Observation data Epoch J2000 Equinox ICRS
- Constellation: Andromeda
- Right ascension: 01^{h} 37^{m} 59.56074^{s}
- Declination: +48° 37′ 41.5798″
- Apparent magnitude (V): 3.57

Characteristics
- Spectral type: K3- III CN0.5
- U−B color index: +1.44
- B−V color index: +1.28

Astrometry
- Radial velocity (R_{v}): 18.41 km/s
- Proper motion (μ): RA: +61.334 mas/yr Dec.: -113.100 mas/yr
- Parallax (π): 19.2489±0.4077 mas
- Distance: 169 ± 4 ly (52 ± 1 pc)
- Absolute magnitude (M_{V}): −0.04

Details
- Mass: 1.75±0.15 M_{☉}
- Radius: 20.91±0.20 R_{☉}
- Luminosity: 142.1±7.6 L_{☉}
- Surface gravity (log g): 2.01 cgs
- Temperature: 4,316±54 K
- Metallicity [Fe/H]: 0.07 dex
- Age: 1.70±0.40 Gyr
- Other designations: υ Per, 51 And, BD+47°467, HD 9927, HIP 7607, HR 464, SAO 37375, PPM 44238

Database references
- SIMBAD: data

= 51 Andromedae =

Red giant star in the constellation Andromeda

51 Andromedae, abbreviated 51 And and formally named Nembus /'nEmb@s/, is the 5th brightest star in the northern constellation of Andromeda, very slightly dimmer than the Andromeda Galaxy also being of 4th magnitude. It is an orange K-type giant star with an apparent magnitude of +3.57 and is about 169 light-years from the Earth/solar system.
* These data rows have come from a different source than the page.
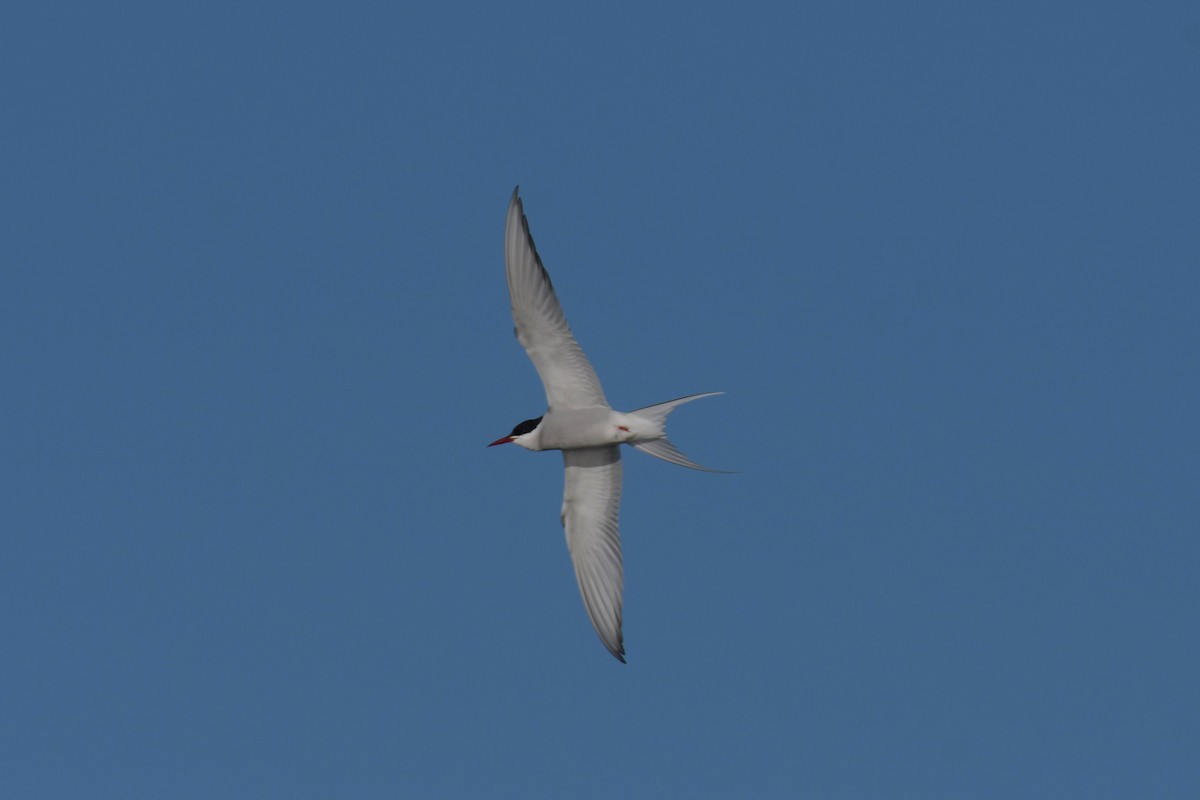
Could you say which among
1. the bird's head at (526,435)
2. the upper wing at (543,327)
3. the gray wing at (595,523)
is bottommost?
the gray wing at (595,523)

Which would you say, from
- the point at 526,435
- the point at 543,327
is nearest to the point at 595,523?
the point at 526,435

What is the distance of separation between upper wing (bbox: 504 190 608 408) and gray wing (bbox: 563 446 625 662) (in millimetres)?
822

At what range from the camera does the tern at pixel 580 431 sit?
473 inches

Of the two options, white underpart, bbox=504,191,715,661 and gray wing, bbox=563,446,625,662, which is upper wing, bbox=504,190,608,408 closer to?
white underpart, bbox=504,191,715,661

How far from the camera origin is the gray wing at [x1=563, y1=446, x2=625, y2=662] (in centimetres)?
1316

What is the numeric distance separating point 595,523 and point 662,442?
141 cm

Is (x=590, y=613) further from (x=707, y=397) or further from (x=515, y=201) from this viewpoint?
(x=515, y=201)

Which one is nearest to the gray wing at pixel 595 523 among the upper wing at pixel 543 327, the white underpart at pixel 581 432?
the white underpart at pixel 581 432

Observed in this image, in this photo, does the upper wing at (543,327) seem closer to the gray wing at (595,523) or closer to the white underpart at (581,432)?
the white underpart at (581,432)

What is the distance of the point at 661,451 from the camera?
12469mm

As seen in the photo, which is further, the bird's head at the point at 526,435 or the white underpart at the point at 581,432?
the bird's head at the point at 526,435

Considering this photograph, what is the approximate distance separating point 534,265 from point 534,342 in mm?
741

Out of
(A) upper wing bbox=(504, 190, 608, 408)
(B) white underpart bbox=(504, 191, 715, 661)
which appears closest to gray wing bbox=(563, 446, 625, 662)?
(B) white underpart bbox=(504, 191, 715, 661)

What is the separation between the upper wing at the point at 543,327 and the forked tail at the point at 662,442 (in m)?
0.47
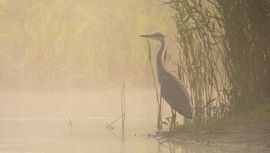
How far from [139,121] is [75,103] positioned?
14.2ft

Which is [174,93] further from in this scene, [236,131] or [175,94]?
[236,131]

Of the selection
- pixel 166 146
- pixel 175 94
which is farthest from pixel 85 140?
pixel 175 94

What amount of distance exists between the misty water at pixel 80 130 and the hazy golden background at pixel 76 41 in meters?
5.06

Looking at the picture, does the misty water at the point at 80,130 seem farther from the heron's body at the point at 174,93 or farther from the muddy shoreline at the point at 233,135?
the heron's body at the point at 174,93

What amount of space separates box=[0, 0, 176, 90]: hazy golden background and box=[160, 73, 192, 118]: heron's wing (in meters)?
10.6

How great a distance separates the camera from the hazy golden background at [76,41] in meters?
20.0

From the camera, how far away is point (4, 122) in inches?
407

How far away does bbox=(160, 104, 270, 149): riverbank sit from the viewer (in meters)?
7.48

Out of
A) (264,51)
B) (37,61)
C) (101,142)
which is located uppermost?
(37,61)

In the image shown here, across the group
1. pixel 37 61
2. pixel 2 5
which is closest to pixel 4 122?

It is traditionally depicted as one of the two northern, far upper ends of the mythological, chained-to-the-rocks princess, the other being binary star system Gamma Andromedae.

At an estimated age of 1.7 billion years, this is an evolved red giant star with a stellar classification of K3- III CN0.5. The suffix notation indicates a mild enhancement of cyanogen absorption lines in its spectrum. This star has 1.8 times the mass of the Sun and it has expanded to 20.9 times the Sun's radius. It is radiating 142 times the Sun's luminosity from its enlarged photosphere at an effective temperature of 4,316 K.

== Nomenclature ==

51 Andromedae is the star's Flamsteed designation. Ptolemy included this star in Andromeda in the Almagest. It was for a time moved into the greater form of Perseus envisioned by Johann Bayer as Upsilon Persei. Flamsteed oversaw its constellation reverting and the International Astronomical Union (IAU) made his 51 Andromedae its official designation in 1930.

The star bore the name Nembus, of undetermined origin and meaning, in Bayer's Uranometria (1603) and Bode's star atlas Uranographia (1801). In 2016, the IAU organized a Working Group on Star Names (WGSN) to catalog and standardize proper names for stars. The WGSN approved the name Nembus for this star on 5 September 2017 and it is now so included in the List of IAU-approved Star Names.

In Chinese, 天大將軍 (Tiān Dà Jiāng Jūn), meaning Heaven's Great General, refers to an asterism consisting of 51 Andromedae, Gamma Andromedae, Phi Persei, 49 Andromedae, Chi Andromedae, Upsilon Andromedae, Tau Andromedae, 56 Andromedae, Beta Trianguli, Gamma Trianguli and Delta Trianguli. Consequently, the Chinese name for 51 Andromedae itself is 天大將軍三 (Tiān Dà Jiāng Jūn sān, the Third Star of Heaven's Great General.)